WHO ARE CONSIDERED “STAFF” FOR PURPOSES OF REPORTING CONFIRMED CASES OR CLUSTERS OF RESPIRATORY SYMPTOMS TO RESIDENTS, THEIR REPRESENTATIVES, AND FAMILIES?

“Staff” include employees, consultants, contractors, volunteers, and caregivers who provide care and services to residents in the facility, including nurse aides that have not yet completed a nurse aide training, competency, and evaluation program (NATCEP) but are providing services to residents.

WHEN INFORMING RESIDENTS, THEIR REPRESENTATIVES, AND FAMILIES OF SUSPECTED AND CONFIRMED COVID-19 CASES IN THE FACILITY, DOES THE FACILITY HAVE TO SPECIFY WHETHER INDIVIDUAL CASES ARE RESIDENTS OR STAFF?

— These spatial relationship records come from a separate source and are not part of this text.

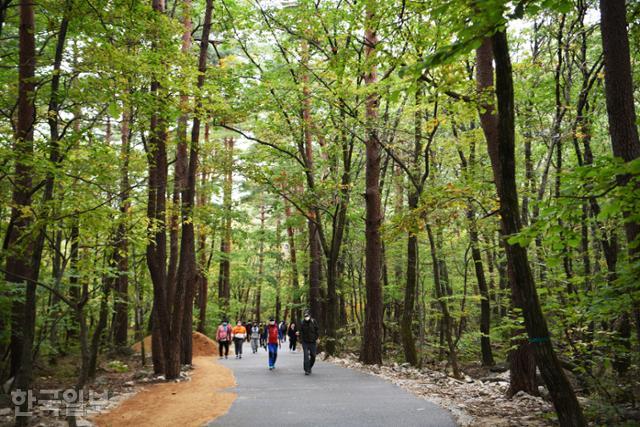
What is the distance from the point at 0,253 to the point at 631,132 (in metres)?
10.5

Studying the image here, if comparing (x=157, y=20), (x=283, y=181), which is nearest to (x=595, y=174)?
(x=157, y=20)

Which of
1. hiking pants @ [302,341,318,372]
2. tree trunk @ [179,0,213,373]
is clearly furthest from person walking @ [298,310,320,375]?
tree trunk @ [179,0,213,373]

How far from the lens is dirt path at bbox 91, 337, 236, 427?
313 inches

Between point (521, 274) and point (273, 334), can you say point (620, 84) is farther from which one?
point (273, 334)

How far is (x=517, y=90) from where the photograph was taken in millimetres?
11242

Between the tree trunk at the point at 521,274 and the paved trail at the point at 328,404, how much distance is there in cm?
185

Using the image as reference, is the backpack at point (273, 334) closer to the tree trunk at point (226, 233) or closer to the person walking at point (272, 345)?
the person walking at point (272, 345)

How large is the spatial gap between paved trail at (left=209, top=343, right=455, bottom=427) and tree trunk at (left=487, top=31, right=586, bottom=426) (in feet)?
6.07

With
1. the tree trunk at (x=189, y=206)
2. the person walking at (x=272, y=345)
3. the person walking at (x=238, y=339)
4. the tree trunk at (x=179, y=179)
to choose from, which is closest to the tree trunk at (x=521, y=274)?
the tree trunk at (x=179, y=179)

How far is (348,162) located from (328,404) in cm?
1186

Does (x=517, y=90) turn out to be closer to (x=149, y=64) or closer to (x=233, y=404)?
(x=149, y=64)

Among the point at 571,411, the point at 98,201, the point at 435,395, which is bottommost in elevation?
the point at 435,395

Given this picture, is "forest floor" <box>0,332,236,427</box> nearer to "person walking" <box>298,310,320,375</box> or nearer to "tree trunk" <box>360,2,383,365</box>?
"person walking" <box>298,310,320,375</box>

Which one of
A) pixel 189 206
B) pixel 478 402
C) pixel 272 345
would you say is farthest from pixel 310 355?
pixel 478 402
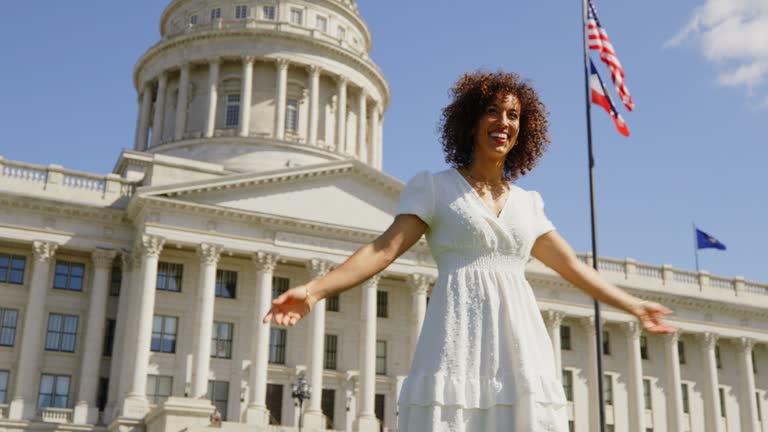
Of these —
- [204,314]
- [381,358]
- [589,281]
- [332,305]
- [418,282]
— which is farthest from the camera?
[332,305]

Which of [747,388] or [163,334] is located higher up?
[163,334]

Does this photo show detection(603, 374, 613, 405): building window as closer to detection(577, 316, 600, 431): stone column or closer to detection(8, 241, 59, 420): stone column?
detection(577, 316, 600, 431): stone column

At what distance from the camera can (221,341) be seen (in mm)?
47625

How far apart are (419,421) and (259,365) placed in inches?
1632

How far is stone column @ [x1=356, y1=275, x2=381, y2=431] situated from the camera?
4617 centimetres

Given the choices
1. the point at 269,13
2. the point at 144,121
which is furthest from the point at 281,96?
the point at 144,121

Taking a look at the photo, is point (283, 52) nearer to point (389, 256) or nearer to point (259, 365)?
point (259, 365)

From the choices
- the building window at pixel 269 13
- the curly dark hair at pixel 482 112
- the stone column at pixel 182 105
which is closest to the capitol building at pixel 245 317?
the stone column at pixel 182 105

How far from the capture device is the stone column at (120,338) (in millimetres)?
44219

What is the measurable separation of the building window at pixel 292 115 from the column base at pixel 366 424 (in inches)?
1048

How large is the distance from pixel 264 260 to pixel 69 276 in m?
9.84

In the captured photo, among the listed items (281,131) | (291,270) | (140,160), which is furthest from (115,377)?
(281,131)

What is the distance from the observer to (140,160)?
54.8 meters

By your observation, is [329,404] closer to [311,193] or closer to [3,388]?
[311,193]
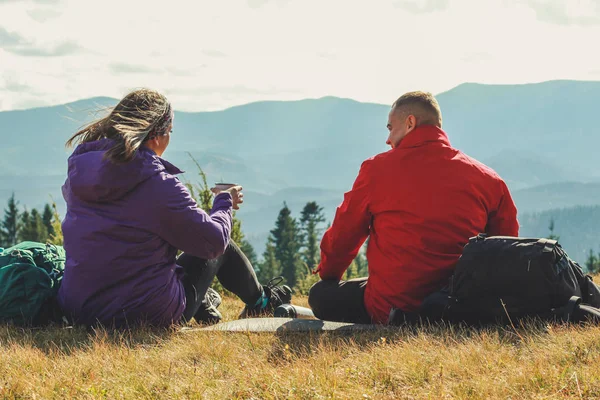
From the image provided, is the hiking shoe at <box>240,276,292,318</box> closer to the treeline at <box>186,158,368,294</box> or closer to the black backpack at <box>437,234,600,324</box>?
the black backpack at <box>437,234,600,324</box>

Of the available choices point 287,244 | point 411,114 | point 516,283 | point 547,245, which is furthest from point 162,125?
point 287,244

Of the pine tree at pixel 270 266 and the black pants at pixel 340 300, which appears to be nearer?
the black pants at pixel 340 300

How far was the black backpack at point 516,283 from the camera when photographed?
4.56 m

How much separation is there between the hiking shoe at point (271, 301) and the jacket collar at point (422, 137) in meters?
2.03

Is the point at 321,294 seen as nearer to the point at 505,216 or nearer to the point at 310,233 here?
the point at 505,216

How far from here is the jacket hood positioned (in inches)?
180

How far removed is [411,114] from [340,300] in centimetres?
171

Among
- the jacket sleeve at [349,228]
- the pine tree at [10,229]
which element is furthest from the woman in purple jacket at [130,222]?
the pine tree at [10,229]

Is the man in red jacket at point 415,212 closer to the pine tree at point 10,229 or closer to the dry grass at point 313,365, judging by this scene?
the dry grass at point 313,365

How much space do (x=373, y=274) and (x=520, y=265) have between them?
1.25m

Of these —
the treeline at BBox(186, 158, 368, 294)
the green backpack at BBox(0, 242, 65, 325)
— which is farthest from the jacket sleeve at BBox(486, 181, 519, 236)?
the treeline at BBox(186, 158, 368, 294)

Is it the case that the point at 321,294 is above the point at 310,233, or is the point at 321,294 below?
above

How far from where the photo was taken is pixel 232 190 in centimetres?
539

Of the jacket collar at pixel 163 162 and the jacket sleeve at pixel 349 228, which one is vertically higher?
the jacket collar at pixel 163 162
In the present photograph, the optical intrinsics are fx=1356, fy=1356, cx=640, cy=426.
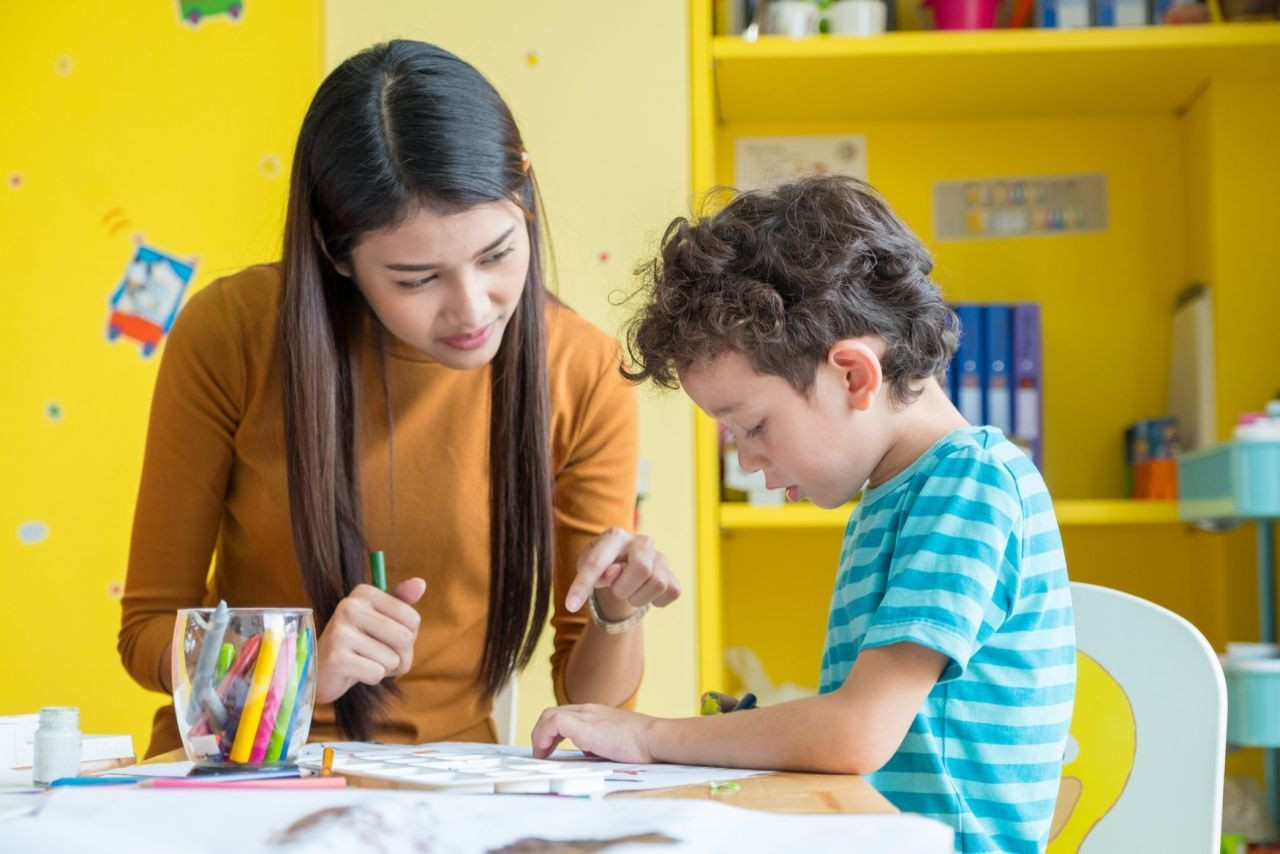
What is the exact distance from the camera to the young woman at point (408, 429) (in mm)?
1126

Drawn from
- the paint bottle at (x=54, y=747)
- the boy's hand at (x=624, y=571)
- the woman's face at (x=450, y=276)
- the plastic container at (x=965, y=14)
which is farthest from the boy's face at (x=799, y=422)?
the plastic container at (x=965, y=14)

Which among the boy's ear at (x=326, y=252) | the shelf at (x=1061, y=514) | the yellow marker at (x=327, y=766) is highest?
the boy's ear at (x=326, y=252)

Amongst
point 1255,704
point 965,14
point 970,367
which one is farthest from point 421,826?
point 965,14

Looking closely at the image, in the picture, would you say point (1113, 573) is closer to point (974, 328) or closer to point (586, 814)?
point (974, 328)

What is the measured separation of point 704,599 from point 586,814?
4.38 feet

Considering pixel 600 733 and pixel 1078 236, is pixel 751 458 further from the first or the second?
pixel 1078 236

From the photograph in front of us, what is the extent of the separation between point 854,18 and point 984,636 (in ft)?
4.33

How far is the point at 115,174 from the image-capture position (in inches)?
79.0

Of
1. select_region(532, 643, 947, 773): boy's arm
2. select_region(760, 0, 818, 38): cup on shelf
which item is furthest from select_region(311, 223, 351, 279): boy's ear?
select_region(760, 0, 818, 38): cup on shelf

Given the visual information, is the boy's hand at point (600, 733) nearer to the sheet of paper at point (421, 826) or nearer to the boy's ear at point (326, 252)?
the sheet of paper at point (421, 826)

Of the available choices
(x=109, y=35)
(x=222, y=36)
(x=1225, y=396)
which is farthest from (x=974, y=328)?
(x=109, y=35)

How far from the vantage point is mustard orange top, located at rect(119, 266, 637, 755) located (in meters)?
1.25

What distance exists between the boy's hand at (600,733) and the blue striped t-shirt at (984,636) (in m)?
0.16

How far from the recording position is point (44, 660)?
1970mm
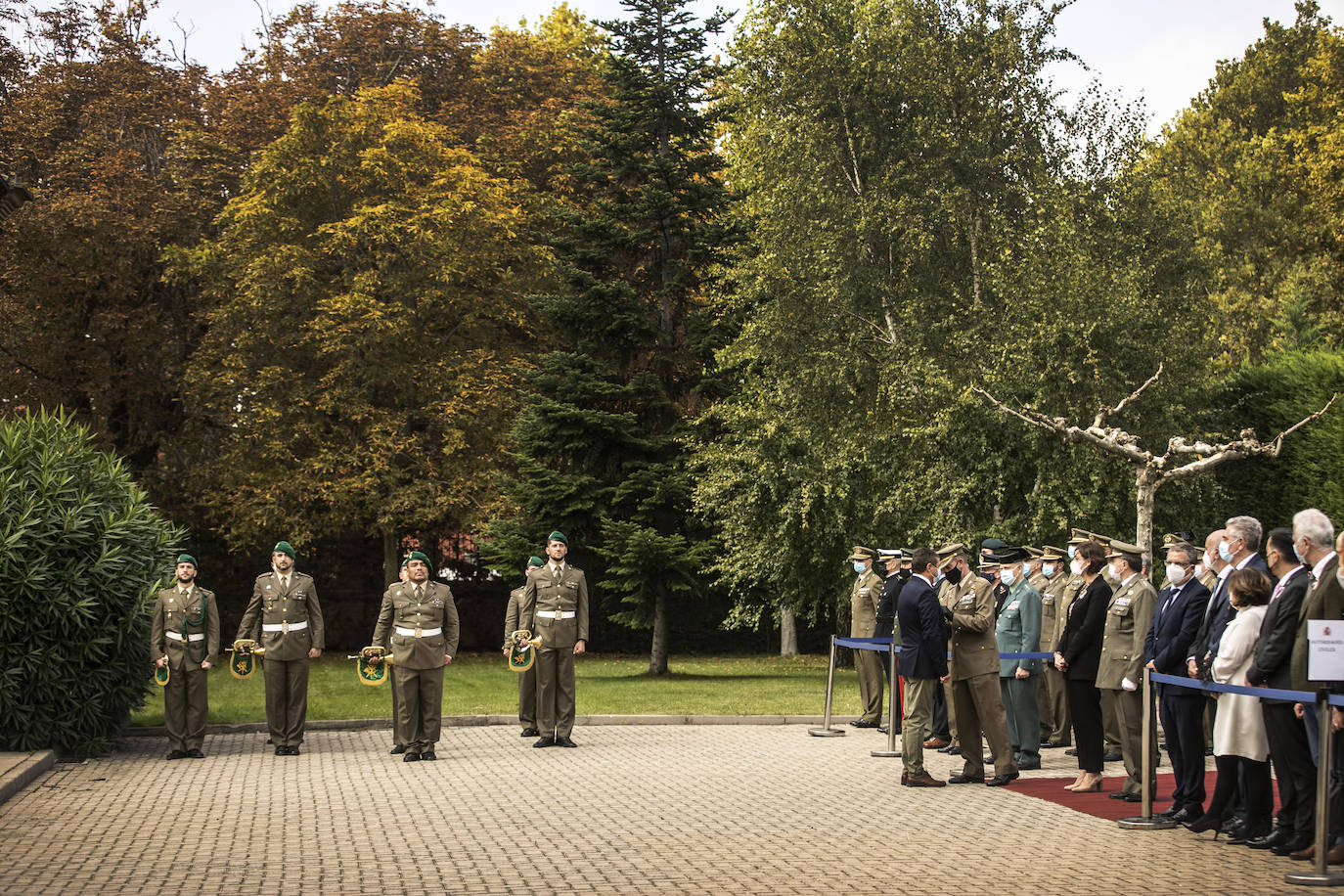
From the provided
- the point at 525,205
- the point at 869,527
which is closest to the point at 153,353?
the point at 525,205

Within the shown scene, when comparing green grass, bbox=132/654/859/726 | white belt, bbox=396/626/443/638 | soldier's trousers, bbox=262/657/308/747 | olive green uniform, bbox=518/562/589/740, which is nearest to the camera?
white belt, bbox=396/626/443/638

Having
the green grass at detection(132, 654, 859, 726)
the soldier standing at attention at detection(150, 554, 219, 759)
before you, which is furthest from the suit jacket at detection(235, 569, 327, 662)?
the green grass at detection(132, 654, 859, 726)

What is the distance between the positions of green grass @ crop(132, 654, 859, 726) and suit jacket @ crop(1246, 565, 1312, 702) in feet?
34.0

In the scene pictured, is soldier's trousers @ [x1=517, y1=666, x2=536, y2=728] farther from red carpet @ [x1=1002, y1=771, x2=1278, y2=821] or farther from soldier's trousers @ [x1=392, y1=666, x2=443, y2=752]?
red carpet @ [x1=1002, y1=771, x2=1278, y2=821]

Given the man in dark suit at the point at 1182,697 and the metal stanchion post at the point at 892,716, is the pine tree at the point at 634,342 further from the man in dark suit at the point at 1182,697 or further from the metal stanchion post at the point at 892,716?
the man in dark suit at the point at 1182,697

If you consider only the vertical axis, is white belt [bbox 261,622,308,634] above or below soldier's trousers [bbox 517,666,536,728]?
above

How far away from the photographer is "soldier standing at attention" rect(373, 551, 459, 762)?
14.4 m

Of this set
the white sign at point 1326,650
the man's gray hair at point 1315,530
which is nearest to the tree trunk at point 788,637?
the man's gray hair at point 1315,530

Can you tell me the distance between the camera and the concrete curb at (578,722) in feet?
54.8

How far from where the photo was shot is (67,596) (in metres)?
13.9

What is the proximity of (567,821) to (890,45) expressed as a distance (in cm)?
2143

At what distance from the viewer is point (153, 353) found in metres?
33.0

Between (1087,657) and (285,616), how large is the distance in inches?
344

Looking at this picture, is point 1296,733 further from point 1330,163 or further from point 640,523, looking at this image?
point 1330,163
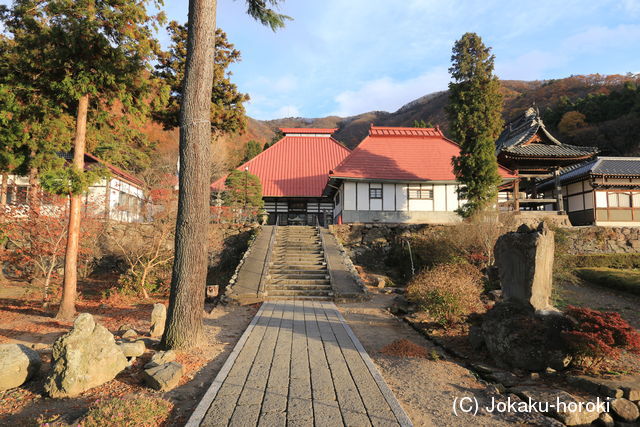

No. CMS does not require this.

DO FACILITIES NEED TO INFORM ANYONE WHO WALKS THROUGH THEIR DOORS (E.G., A HOSPICE OR OTHER HEALTHCARE PROVIDER) OF THE SAME NUMBERS OF SUSPECTED AND CONFIRMED COVID-19 CASES THAT THEY ARE SHARING WITH RESIDENTS, THEIR REPRESENTATIVES, AND FAMILIES?

No. Facilities are not required to provide the same COVID-19 information reported to residents, their representatives, and families. However, facilities would share with the visiting healthcare provider, if the resident receiving care is suspected of, or has laboratory confirmed COVID-19. Any precautions the provider should take while in the facility (e.g., specific personal protective equipment) will be communicated to that provider by the facility as part of their standard practices under the infection prevention and control program requirement.

WHAT IF A FACILITY HAS NEVER HAD A SUSPECTED OR CONFIRMED COVID-19 CASE? IS THE FACILITY REQUIRED TO INFORM ALL RESIDENTS, THEIR REPRESENTATIVES, AND FAMILIES?

No. CMS does not require this however, we encourage facilities to transparently communicate regularly with residents, their representatives, and families about the status of the facility.

WHAT IF A FACILITY HAS THREE OR MORE RESIDENTS OR STAFF WITH NEW ONSET OF RESPIRATORY SYMPTOMS BUT NOT WITHIN 72 HOURS OF EACH OTHER? DOES THE FACILITY STILL NEED TO REPORT THIS TO ALL RESIDENTS, THEIR REPRESENTATIVES, AND FAMILIES?

No. CMS does not require this.

DOES THE REPORTING REQUIREMENT AT 42 CFR §483.80(G)(3)(I)-(III) (F885) FULFILL THE REQUIREMENT AT §483.10(G)(14)(I)(B), NOTIFICATION OF CHANGES (F580)?

No. The new reporting requirement at §483.80(g)(3)(i)-(iii) (F885) requires facilities to notify residents, their representatives, and families of cumulative numbers of confirmed COVID-19 cases and clusters of three or more residents or staff with respiratory symptoms within 72 hours of each other. By way of comparison, §483.10(g)(14)(i)(B) requires nursing homes to notify the resident, the resident’s physician and as applicable, the resident’s representative(s) of an individual resident’s change in condition (F580) if he/she is suspected or confirmed to have COVID-19.